Exceptional Topological Insulators

TL;DR

The paper introduces the exceptional topological insulator (ETI), a non-Hermitian topological phase with unique surface states that emerge in three-dimensional systems, expanding the understanding of topological matter without symmetry constraints.

Contribution

It presents the concept of ETI, a new non-Hermitian topological phase arising from Weyl semimetals or Hermitian insulators near criticality, characterized by a bulk energy point gap and robust surface states.

Findings

ETI features exotic non-Hermitian surface states within the bulk gap.

ETI can be realized in gapless solid-state systems universally.

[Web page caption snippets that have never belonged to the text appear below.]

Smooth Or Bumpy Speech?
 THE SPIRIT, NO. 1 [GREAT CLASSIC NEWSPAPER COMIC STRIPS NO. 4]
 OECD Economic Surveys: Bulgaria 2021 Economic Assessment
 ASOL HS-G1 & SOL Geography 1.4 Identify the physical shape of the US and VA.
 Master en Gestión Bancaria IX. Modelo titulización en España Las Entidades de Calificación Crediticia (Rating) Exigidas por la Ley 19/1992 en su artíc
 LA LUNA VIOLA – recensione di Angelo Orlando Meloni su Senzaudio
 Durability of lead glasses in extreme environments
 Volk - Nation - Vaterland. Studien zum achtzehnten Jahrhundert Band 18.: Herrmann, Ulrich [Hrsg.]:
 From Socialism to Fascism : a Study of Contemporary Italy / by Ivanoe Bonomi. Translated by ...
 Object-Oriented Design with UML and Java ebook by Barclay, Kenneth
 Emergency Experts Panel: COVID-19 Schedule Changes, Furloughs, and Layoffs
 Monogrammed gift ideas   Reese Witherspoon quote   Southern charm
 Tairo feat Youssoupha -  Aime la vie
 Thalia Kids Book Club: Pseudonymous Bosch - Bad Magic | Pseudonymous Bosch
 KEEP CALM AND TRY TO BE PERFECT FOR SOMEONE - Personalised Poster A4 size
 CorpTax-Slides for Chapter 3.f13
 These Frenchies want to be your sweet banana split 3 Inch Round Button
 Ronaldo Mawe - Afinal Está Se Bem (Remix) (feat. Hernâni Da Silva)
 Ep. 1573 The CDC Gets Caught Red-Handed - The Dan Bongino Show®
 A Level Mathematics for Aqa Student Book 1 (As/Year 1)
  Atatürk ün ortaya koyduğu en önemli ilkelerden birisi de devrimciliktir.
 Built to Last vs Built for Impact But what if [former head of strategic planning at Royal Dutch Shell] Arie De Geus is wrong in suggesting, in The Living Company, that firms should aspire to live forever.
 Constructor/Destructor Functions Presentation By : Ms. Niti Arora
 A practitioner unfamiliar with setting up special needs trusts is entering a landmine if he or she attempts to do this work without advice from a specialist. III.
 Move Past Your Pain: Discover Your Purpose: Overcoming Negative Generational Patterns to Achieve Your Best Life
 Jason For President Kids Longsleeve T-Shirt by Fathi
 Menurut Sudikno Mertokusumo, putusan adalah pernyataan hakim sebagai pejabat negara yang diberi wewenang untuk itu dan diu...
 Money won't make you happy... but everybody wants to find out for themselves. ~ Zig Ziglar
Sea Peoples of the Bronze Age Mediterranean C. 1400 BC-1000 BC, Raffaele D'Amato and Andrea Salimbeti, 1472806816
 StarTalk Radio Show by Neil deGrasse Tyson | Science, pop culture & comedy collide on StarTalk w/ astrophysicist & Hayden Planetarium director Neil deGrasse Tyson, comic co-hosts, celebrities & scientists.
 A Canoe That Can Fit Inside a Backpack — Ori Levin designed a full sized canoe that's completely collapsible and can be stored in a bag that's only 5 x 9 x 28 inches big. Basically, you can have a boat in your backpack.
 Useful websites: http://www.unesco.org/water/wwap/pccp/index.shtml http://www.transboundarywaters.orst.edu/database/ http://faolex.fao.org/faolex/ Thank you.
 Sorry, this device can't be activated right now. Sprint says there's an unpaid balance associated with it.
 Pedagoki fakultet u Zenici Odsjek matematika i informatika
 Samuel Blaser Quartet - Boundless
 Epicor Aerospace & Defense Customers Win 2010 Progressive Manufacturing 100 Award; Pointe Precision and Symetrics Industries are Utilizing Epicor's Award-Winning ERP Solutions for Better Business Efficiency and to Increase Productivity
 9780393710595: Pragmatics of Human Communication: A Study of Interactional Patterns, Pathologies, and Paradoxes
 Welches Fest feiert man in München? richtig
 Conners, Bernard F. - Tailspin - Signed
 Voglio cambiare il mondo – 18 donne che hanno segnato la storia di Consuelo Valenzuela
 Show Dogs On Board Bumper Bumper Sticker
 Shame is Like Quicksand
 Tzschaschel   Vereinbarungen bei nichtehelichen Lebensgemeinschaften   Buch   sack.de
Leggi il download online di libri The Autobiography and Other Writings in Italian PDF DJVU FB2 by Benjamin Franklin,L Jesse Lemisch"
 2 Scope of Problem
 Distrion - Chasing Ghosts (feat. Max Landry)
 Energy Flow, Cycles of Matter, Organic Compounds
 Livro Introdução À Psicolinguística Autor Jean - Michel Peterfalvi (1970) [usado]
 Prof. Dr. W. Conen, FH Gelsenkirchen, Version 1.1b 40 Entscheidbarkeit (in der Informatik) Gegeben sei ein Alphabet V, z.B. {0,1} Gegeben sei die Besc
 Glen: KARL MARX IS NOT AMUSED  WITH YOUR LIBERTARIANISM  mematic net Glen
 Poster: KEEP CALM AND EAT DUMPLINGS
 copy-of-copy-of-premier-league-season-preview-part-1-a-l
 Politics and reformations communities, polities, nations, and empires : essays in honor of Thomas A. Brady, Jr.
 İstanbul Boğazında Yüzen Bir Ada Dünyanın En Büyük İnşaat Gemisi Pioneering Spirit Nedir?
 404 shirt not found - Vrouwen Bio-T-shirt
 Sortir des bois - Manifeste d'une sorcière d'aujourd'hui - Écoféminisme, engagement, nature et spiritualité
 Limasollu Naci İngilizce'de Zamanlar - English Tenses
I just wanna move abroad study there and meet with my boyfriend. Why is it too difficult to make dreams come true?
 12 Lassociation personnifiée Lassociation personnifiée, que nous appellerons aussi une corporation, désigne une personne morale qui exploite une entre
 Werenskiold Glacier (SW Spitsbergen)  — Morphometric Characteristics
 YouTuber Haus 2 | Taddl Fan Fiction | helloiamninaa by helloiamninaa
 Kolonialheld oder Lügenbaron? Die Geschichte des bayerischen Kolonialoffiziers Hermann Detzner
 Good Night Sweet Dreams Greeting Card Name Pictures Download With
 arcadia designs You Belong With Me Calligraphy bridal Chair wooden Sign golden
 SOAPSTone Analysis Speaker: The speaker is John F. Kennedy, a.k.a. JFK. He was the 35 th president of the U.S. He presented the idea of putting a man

Surface states can form a single sheet of complex eigenvalues or have an exceptional point.

Abstract

We introduce the exceptional topological insulator (ETI), a non-Hermitian topological state of matter that features exotic non-Hermitian surface states which can only exist within the three-dimensional topological bulk embedding. We show how this phase can evolve from a Weyl semimetal or Hermitian three-dimensional topological insulator close to criticality when quasiparticles acquire a finite lifetime. The ETI does not require any symmetry to be stabilized. It is characterized by a bulk energy point gap, and exhibits robust surface states that cover the bulk gap as a single sheet of complex eigenvalues or with a single exceptional point. The ETI can be induced universally in gapless solid-state systems, thereby setting a paradigm for non-Hermitian topological matter.